Terms of Service
This Terms of Service Agreement (“Agreement”) is made and entered into by and between:
Clark Studios, Inc. 270 Bristol St. Suite 101 · PMB #102
Costa Mesa, CA, 92626
USA
(“Service Provider”)
and
(“Client”)
This Agreement will be effective upon the Client agreeing to the terms and conditions outlined in the intake form where this Agreement is located.
1. Services Provided
The Service Provider agrees to provide the following services (the “Services”):
a. Collection and analysis of the Client’s social media posts across specified platforms (Facebook, Instagram, TikTok, X, etc.) on a monthly basis.
b. Identification of opportunities for improvement based on data analysis and industry benchmarks.
c. Delivery of a monthly report outlining findings, recommendations, and actionable insights for enhancing social media performance.
2. Term
This Agreement will commence on the date of acceptance and will continue on a month-to-month basis until terminated by either party in accordance with the terms of this Agreement.
3. Client Responsibilities
a. The Client agrees to provide the Service Provider with access to their social media accounts and any other necessary information required to perform the Services.
b. The Client agrees to comply with all applicable privacy laws and terms of use of the social media platforms used.
4. Confidentiality
a. Both parties agree to keep confidential all information obtained from the other party during the term of this Agreement.
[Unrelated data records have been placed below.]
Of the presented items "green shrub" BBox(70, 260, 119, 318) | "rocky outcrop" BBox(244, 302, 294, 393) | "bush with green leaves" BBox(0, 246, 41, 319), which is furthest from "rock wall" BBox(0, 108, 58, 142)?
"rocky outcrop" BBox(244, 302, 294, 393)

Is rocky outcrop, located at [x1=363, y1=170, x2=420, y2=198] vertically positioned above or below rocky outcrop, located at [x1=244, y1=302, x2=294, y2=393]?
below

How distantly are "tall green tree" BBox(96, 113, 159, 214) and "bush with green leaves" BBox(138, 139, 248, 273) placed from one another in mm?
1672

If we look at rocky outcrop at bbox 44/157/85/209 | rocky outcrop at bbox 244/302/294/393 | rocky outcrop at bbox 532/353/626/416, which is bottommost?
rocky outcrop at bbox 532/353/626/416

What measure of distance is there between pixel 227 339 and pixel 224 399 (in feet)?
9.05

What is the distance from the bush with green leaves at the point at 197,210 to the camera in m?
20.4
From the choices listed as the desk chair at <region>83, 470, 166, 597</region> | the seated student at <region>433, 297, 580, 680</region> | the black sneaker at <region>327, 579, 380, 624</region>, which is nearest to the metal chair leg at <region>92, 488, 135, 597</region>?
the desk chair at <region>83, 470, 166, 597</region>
b. The Service Provider will not disclose any information regarding the Client’s social media accounts or performance to any third party without the Client’s prior written consent.
5. Intellectual Property
a. The Client retains all rights to their social media content and any other materials provided to the Service Provider.
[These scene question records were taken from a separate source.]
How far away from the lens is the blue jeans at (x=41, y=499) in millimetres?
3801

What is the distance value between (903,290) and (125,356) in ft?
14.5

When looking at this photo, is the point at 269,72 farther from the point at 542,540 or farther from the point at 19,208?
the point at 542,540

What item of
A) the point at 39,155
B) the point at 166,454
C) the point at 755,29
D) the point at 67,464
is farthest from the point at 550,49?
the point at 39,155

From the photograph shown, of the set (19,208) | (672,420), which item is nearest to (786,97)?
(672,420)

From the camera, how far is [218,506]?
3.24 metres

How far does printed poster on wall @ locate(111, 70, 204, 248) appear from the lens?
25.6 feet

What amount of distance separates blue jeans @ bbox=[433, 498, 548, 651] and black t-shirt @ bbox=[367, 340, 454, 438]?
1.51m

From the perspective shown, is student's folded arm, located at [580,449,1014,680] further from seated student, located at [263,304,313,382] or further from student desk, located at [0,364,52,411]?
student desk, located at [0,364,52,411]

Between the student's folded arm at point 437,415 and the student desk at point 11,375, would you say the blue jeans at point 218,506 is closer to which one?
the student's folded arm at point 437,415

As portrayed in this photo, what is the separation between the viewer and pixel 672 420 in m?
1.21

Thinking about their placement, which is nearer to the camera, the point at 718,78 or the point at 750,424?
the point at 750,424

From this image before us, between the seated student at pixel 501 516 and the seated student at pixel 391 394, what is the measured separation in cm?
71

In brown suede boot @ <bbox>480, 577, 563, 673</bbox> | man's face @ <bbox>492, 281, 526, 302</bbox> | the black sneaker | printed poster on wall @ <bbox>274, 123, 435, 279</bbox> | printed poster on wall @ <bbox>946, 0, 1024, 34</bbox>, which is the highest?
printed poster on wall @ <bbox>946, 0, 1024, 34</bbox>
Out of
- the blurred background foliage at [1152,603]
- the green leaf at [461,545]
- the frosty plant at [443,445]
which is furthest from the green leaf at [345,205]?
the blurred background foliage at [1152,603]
b. The Service Provider retains all rights to the analysis, reports, and recommendations provided to the Client.
6. Termination
a. Either party may terminate this Agreement at any time by providing 1 day written notice to the other party.
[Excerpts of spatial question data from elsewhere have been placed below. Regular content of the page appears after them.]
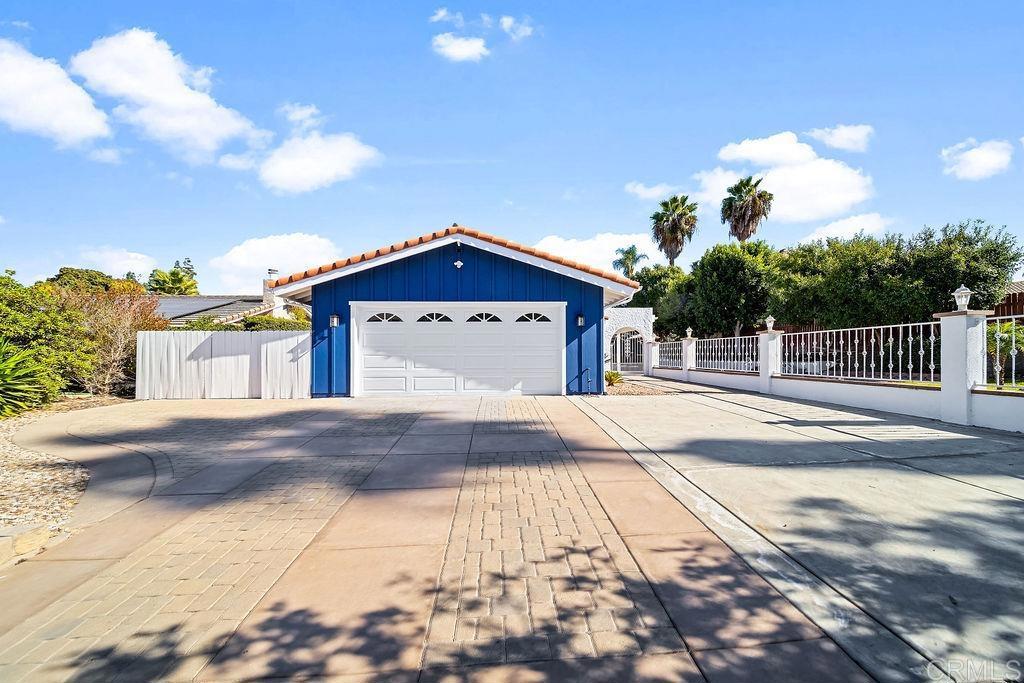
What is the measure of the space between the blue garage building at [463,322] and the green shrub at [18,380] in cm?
509

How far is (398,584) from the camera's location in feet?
7.95

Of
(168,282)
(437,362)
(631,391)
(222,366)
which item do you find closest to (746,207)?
(631,391)

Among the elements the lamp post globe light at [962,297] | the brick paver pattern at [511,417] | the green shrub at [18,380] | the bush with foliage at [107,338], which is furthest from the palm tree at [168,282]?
the lamp post globe light at [962,297]

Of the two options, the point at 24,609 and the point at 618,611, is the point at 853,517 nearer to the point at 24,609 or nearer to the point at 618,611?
the point at 618,611

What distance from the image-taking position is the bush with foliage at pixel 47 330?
9.22m

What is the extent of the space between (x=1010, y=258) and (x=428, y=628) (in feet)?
→ 73.8

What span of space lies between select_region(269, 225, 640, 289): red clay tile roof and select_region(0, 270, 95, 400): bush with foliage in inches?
177

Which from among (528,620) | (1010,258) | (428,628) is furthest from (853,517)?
(1010,258)

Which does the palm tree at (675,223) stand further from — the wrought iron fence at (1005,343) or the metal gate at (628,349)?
the wrought iron fence at (1005,343)

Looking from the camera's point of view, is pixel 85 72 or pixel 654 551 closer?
pixel 654 551

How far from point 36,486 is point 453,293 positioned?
8.06m

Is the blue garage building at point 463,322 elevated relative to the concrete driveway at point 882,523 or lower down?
elevated

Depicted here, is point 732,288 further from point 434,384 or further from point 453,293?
point 434,384

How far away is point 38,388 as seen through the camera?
9.13 meters
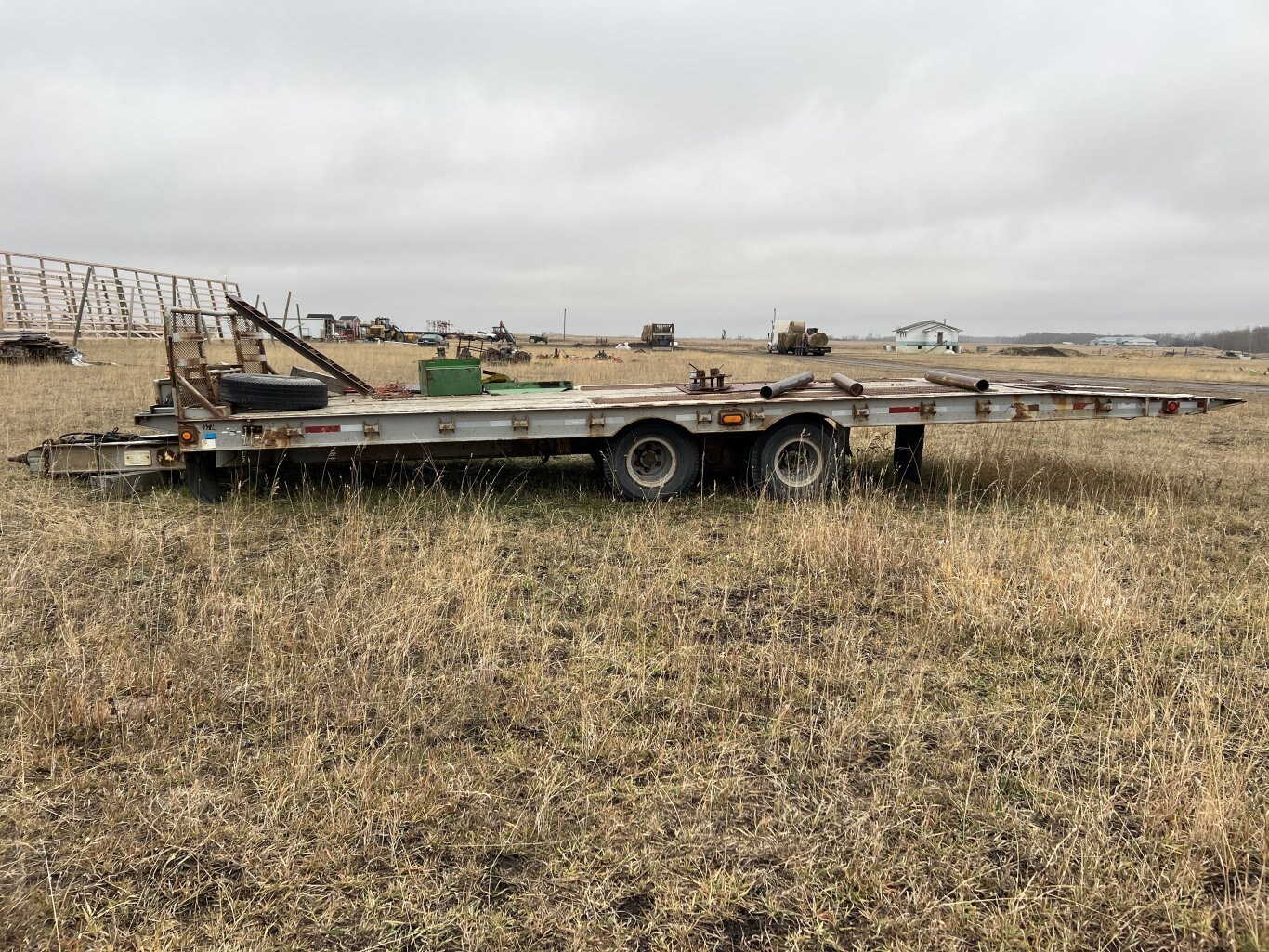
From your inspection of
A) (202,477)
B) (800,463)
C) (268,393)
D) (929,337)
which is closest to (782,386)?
(800,463)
b. Upon termination, the Service Provider will deliver to the Client any outstanding reports and return any materials provided by the Client.
7. Limitation of Liability
a. To the fullest extent permitted by law, the Service Provider’s liability to the Client for any claim arising out of this Agreement will be limited to the amount of fees paid by the Client to the Service Provider in the three (3) months preceding the claim.
b. The Service Provider will not be liable for any indirect, incidental, consequential, or punitive damages arising out of or related to the Services.
8. Governing Law
This Agreement will be governed by and construed in accordance with the laws of California. Any disputes arising out of or in connection with this Agreement will be subject to the exclusive jurisdiction of the courts of California.
9. Entire Agreement
This Agreement constitutes the entire agreement between the parties and supersedes all prior agreements and understandings, whether written or oral, relating to the subject matter of this Agreement.
10. Amendments
No modification or amendment of this Agreement will be effective unless made in writing and signed by both parties.
11. Notices
All notices required or permitted under this Agreement will be in writing and will be deemed delivered when delivered in person or sent by certified mail, return receipt requested, to the addresses specified above.
Clark Studios, Inc.
270 Bristol St. Suite 101 · PMB #102 · Costa Mesa, CA, 92626
Phone: 949.610.2956
Email: justin@clarkstudios.co
By agreeing to these terms and conditions in the intake form, the Client acknowledges and accepts all the terms and conditions outlined in this Agreement.